Oklahoma Senator Julie Daniels (R) has proposed legislation that would allow certain residents in large cities to submit claims for compensation if the city doesn’t conduct sweeps and other actions targeting street-homeless residents in their area. The “Oklahoma Safe Neighborhoods Act of 2026” would consider claims from homeowners as well as from triple net leaseholders of commercial properties—renters who also pay the insurance, maintenance and property tax. In essence the bill is only for property owners and business owners.
Senate Bill 1205 was introduced November 26, and is scheduled for a hearing in early February 2026. If passed, it would declare an emergency and take effect July 1, 2026.
Residents “may submit a written claim for compensation” if they live in a qualifying city that has bans targeting street-homelessness but declines—whether by law or informal “practice”—to enforce them. Bans on any of the following would qualify: “illegal public camping”; “obstructing public thoroughfare”; “loitering”; “panhandling”; “public urination or defecation”; “public consumption of alcoholic beverages”; “possession or use of illegal substances”; or “shoplifting.”
The bill then appears to moot all of that, stating that a city could also qualify as long as it “maintains a public nuisance.”
Property owners could submit claims for reimbursement if they demonstrated that they’d expended personal funds “to mitigate the effects” of the city’s underenforcement. They could also submit claims for an amount equal to what they’d lost in property value as a result of the “public nuisance”; there’s no indication of how this would be measured.
If their claim were rejected or they didn’t receive a response within 30 days, they could challenge the decision in district court. If approved, the maximum payout would be whatever the claimant paid in primary property tax for the past year. In Oklahoma, this would be in the ballpark of $1,500. If someone believed they were owed more, however, they could file a claim for the remaining amount the following year, and keep repeating each year if necessary.
Lastly, the property would have to be located in a municipality with a population over 130,000. Currently there are three Oklahoma cities with populations large enough to qualify: Oklahoma City has about 720,400 residents, Tulsa has about 415,500 and Norman has around 131,700.
After the Supreme Court’s 2024 Grants Pass decision, Oklahoma enacted a state-wide public camping ban.
State and local legislators have been increasingly frustrated that the law doesn’t allow street-homeless residents to be targeted outright.

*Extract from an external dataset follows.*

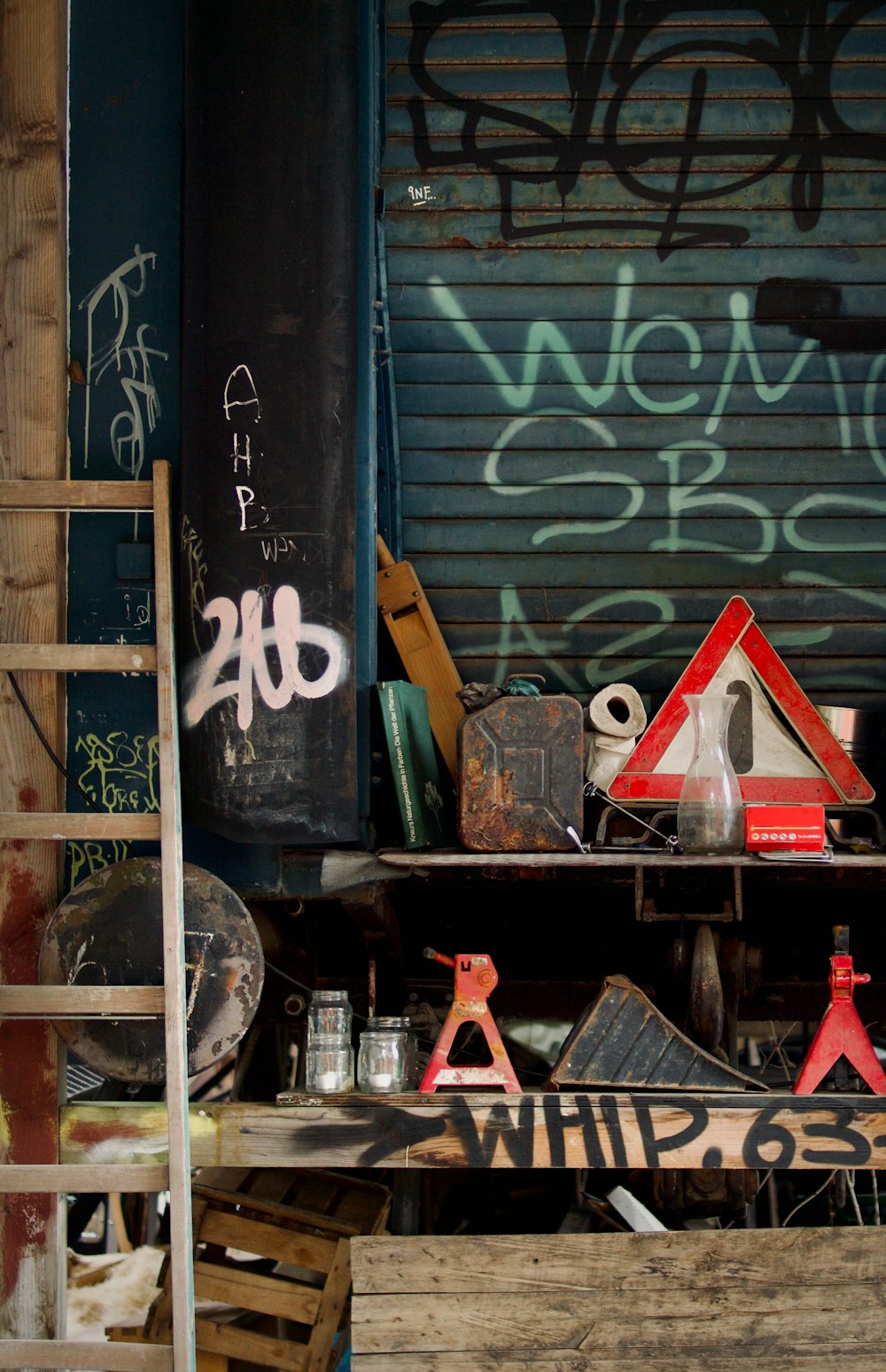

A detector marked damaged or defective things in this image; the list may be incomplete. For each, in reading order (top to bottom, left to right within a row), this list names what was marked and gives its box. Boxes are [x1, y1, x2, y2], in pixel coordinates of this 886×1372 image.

rusty metal jerry can [458, 680, 589, 850]
rusty round metal disc [38, 855, 266, 1080]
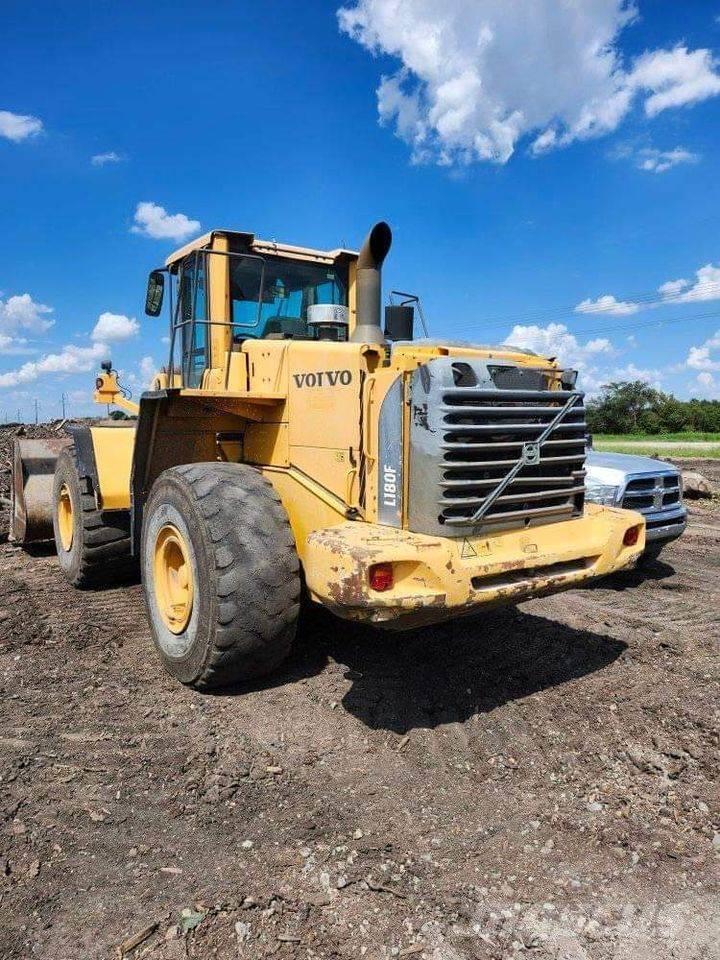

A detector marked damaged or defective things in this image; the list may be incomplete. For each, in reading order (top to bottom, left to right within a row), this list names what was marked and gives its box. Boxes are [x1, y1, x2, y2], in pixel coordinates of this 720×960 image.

rusted metal surface [10, 438, 71, 544]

In 2015, Oklahoma City proposed a ban on “standing, sitting or staying on any portion of a median either less than thirty feet wide or located less than two hundred feet from an intersection,” which the chief of police explained in slideshow that was originally titled “Panhandler Presentation” before being changed to “Median Safety Presentation.” The ordinance was enacted, then struck down by a federal appeals court in 2020.
In 2024, the Supreme Court’s Johnson v. Grants Pass decision upheld the criminalization of homelessness even when no shelter beds are available. In the wake of that decision, Oklahoma enacted a state-wide public camping ban. Oklahoma City and Tulsa only have shelter beds for about two out of three residents sleeping outside.
The camping ban has gotten off to a slow start, with local law enforcement unclear on whether various state-owned lands fell under city versus county jurisdiction. The Frontier reported that due to the law’s phrasing and conflict with local ordinances, the Oklahoma City Police Department and the Norman Police Department weren’t enforcing the ban, except for inside a state-owned wilderness park in Norman due to a local ordinance there that didn’t cover the rest of the city.
Meanwhile some county sheriffs’ offices weren’t enforcing the ban because people weren’t camping in the areas under their jurisdiction. However, Tulsa officials were pressured to begin crackdowns, and according to the Frontier at least 58 people have been arrested for violating the city-specific camping ordinance since November 2024.
SB 1205 specifically proposes to measure population size not according to current estimates or projections for 2026, but “according to the latest Federal Decennial Census,” which as the name suggests is conducted once every 10 years. The latest Federal Decennial Census is from 2020, and states that the population of Norman is 128,026. A different population cutoff, or more current source of data, might prompt less confusion.